Fuller house
They say two’s company, three’s a crowd… yet America’s preference for families with 3+ children is currently at its highest level since 1971. New data from a 2023 Gallup poll finds that 44% of US adults think having 2 children is ideal and 3% favor a single-child household, while 47% say that the ideal number of children for a family is 3 or more — substantially up on the 33% who felt the same in 2011.
Interestingly, the yearning for a bigger family is particularly pronounced in younger generations, with 52% of those aged 18-29 years idealizing a family of 3 or more kids, despite most not having any children (yet).
Family devalues
Of course, survey data always has to be taken with a pinch of salt — and actual birth rates in the US show little evidence of this “big family preference” coming to fruition.

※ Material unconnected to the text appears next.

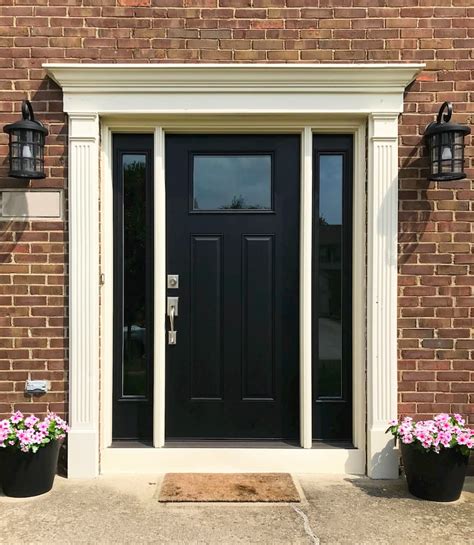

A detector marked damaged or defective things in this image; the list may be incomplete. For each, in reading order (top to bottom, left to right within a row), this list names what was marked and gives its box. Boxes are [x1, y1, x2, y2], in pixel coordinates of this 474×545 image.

crack in concrete [292, 504, 318, 540]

As we’ve charted before, America's birth rate has stagnated, contributing to the slowest US population growth in 2021 (just 0.1%) since the nation’s founding.
Historically speaking, an earth-altering event like the pandemic could have spurred on child-rearing: preferences for larger families peaked in 1945 following WW2, and a baby boom followed in due course. Support for big families, however, soon began to plummet in the late 1960s.
Taken together, the declining birth rate may have less to do with Americans not wanting children than them not feeling equipped for them: young people are generally waiting longer to start families, citing financial concerns and career goals as reasons for not settling down sooner.